The fight is going head to head with a loaded night of boxing, with Jaime Munguia facing Dennis Hogan on DAZN, and Caleb Truax colliding with Peter Quillin on Fox Sports 1.

And one night prior, Vasiliy Lomachenko will be taking on mandatory challenger Anthony Crolla on ESPN+.

Eddie Hearn, who promotes several female fighters like unified champion Katie Taylor, explains his position on why Shields vs. Hammer is not as big as it should be.

He believes the fight would be bigger if the contest had a "major promoter" behind it, with a large promotional structure - like Matchroom, Top Rank, Golden Boy or Premier Boxing Champions.

"I think it's just exposure. Just like with Katie Taylor, you start off in a losing battle where 50% of the people say 'I like women's boxing.' Another 25% go 'hmm, it's not for me.' And another 25% go 'women, what are they doing even boxing' - with the old school, sexist mentality," Hearn explained to BoxingScene.com.

"I tell people, just watch one Katie Taylor fight and you will be a fan.
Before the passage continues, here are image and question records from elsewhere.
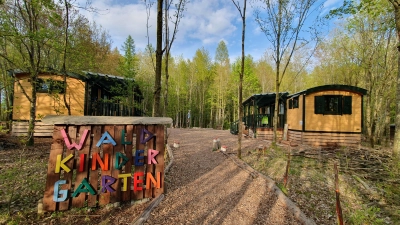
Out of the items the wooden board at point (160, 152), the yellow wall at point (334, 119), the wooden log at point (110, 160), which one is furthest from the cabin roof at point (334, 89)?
the wooden log at point (110, 160)

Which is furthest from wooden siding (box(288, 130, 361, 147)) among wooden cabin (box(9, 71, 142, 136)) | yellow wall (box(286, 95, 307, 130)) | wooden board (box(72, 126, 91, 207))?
wooden cabin (box(9, 71, 142, 136))

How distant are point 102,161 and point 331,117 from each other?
41.2 ft

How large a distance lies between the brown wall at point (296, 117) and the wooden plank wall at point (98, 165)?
10536mm

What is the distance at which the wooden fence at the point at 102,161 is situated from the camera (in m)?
3.20

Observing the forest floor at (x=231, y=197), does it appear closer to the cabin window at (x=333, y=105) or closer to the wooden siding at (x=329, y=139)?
the wooden siding at (x=329, y=139)

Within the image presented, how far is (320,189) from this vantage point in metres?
4.67

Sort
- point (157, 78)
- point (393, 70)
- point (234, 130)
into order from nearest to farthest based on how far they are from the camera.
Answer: point (157, 78), point (393, 70), point (234, 130)

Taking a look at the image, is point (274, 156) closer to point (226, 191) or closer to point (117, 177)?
point (226, 191)

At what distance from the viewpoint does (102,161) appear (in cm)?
346

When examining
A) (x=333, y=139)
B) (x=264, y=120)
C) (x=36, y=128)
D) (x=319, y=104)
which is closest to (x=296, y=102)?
(x=319, y=104)

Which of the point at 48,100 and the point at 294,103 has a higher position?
the point at 294,103

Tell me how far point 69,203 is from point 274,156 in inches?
272

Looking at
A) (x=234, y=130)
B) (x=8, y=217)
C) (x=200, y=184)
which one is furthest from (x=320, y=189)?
(x=234, y=130)

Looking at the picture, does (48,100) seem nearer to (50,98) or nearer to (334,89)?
(50,98)
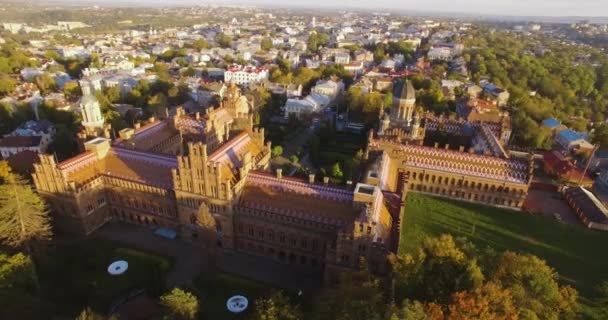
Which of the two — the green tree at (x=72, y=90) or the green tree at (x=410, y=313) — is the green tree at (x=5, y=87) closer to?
the green tree at (x=72, y=90)

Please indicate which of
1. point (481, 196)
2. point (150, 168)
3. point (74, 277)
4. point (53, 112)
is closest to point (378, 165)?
point (481, 196)

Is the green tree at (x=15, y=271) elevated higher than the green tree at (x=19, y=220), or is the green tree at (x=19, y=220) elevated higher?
the green tree at (x=19, y=220)

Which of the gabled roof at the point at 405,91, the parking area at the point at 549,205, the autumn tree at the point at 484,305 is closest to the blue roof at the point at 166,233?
the autumn tree at the point at 484,305

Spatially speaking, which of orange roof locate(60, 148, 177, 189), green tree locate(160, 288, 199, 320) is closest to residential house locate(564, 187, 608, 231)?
green tree locate(160, 288, 199, 320)

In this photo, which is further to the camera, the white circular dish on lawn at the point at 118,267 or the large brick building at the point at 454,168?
the large brick building at the point at 454,168

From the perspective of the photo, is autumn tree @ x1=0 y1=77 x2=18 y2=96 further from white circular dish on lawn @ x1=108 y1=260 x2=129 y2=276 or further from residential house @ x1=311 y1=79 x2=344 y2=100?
white circular dish on lawn @ x1=108 y1=260 x2=129 y2=276

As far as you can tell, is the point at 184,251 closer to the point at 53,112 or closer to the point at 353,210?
the point at 353,210

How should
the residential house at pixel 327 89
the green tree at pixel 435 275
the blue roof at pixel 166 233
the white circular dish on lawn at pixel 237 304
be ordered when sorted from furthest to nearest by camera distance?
the residential house at pixel 327 89, the blue roof at pixel 166 233, the white circular dish on lawn at pixel 237 304, the green tree at pixel 435 275
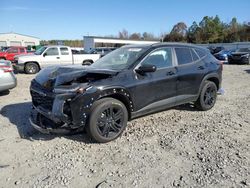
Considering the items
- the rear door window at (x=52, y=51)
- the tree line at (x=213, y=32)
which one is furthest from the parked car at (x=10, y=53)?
the tree line at (x=213, y=32)

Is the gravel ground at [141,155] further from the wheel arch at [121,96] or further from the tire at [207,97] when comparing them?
the wheel arch at [121,96]

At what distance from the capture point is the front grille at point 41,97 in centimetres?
407

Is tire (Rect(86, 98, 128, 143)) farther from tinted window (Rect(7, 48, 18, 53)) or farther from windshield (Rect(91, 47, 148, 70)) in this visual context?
tinted window (Rect(7, 48, 18, 53))

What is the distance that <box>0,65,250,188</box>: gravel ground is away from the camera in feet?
10.2

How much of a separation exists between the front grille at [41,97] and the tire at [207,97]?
360cm

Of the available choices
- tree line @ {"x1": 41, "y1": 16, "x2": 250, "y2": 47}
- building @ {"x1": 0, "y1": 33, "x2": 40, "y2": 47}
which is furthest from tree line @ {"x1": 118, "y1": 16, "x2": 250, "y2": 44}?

It's all about spreading the word all over the place, on social media. Watch a 10 second highlight of Katie Taylor and you will say 'wow, she's great.'

"Claressa Shields and Hammer, that's a really good fight and I'm a Claressa Shields fan. I love what she's about. She wants to fight everyone, she wants to build a legacy. That is a fight that people should be talking about a lot more. But there is no major promoter behind that show. And I'm not even talking about the broadcaster. Dmitry Salita is my friend, but he doesn't have the promotional platform across social media and across everything to push that as a super-fight. Showtime has tried, but it hasn't gripped the imagination."